Dataset

`Dataset`

Class representing the structure of a dataset.

Parameters:

Name	Type	Description	Default
`name`	`str`	Dataset name.	required
`audio_dir`	`str`	Audio directory.	required
`ref_dir`	`str`	Reference directory.	required

Source code in asrbench\dataset.py

class Dataset:
    """Class representing the structure of a dataset.

    Arguments:
        name: Dataset name.
        audio_dir: Audio directory.
        ref_dir: Reference directory.
    """

    def __init__(
            self,
            name: str,
            audio_dir: str,
            ref_dir: str,
    ):
        self.__name: str = name
        self.__audio_dir: Path = Path(audio_dir)
        self.__ref_dir: Path = Path(ref_dir)
        self.__pairs: List[TranscribePair] = []
        self.get_data()

    @property
    def name(self) -> str:
        """Dataset identifier."""
        return self.__name

    @property
    def pairs(self) -> List[TranscribePair]:
        """Dataset data pairs."""
        return self.__pairs

    def get_data(self) -> None:
        """Set up dataset TranscriberPairs."""
        self.check_directories()
        audio_files: List[Path] = self.get_audio_files()

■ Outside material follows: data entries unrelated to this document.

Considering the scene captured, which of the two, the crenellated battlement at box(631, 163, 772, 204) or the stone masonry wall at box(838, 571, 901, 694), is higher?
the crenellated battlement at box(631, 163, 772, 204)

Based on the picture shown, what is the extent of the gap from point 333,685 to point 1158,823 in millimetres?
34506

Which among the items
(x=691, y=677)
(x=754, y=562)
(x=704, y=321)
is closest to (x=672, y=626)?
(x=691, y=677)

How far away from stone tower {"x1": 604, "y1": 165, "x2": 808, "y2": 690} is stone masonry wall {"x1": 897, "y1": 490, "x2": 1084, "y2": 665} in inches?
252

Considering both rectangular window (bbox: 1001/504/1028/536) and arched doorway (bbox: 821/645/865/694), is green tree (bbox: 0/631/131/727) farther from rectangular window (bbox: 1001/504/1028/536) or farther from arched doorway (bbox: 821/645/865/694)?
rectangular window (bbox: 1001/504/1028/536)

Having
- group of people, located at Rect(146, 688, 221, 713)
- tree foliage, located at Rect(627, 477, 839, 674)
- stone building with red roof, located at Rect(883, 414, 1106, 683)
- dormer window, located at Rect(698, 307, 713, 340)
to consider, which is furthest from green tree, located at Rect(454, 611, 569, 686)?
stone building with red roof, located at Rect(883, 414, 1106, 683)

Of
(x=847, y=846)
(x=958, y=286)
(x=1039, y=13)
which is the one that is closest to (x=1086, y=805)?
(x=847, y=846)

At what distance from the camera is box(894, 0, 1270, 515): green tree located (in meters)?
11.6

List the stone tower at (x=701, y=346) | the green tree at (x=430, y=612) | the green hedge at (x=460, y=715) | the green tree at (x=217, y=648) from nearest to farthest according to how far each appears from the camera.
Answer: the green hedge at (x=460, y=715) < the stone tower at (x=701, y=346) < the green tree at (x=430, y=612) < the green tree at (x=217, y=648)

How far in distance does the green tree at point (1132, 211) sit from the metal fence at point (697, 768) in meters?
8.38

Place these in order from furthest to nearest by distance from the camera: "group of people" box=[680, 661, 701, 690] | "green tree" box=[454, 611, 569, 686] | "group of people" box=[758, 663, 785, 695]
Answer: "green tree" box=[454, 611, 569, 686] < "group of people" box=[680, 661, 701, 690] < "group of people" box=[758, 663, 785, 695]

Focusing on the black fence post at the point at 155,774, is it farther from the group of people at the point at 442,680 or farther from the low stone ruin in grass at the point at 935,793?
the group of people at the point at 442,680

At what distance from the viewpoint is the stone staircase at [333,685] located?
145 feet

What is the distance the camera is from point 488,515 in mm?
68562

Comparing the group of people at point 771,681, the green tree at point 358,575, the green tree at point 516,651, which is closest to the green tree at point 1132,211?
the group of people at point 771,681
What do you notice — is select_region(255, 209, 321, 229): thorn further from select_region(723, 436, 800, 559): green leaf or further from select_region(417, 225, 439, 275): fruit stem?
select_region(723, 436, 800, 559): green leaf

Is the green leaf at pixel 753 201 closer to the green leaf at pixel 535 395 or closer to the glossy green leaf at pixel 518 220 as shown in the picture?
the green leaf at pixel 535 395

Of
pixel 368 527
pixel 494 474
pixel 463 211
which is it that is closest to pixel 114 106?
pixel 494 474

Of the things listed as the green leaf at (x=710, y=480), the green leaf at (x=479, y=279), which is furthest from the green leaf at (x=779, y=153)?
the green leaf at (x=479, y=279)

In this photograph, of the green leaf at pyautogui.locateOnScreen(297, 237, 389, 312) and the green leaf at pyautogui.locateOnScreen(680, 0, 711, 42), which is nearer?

        for audio_file in audio_files:
            self.pairs.append(
                TranscribePair(
                    audio_path=audio_file.__str__(),
                    reference=self.get_ref_by_audio(audio_file),
                )
            )

    def check_directories(self) -> None:
        """Check if the Dataset directories are valid."""
        self._check_dir(self.__audio_dir)
        self._check_dir(self.__ref_dir)

    def _check_dir(self, dir_: Path) -> None:
        """Check that the directory provided is valid.

        Parameters:
            dir_: directory to be checked.
        """
        if not dir_.is_dir():
            raise ValueError(
                f"Directory {dir_} of "
                f"Dataset {self.name} is not valid."
            )

    def get_audio_files(self) -> List[Path]:
        """It takes all the files from the audio directory.
        If the directory is empty it raises an error."""
        audio_files: List[Path] = list(self.__audio_dir.glob("*"))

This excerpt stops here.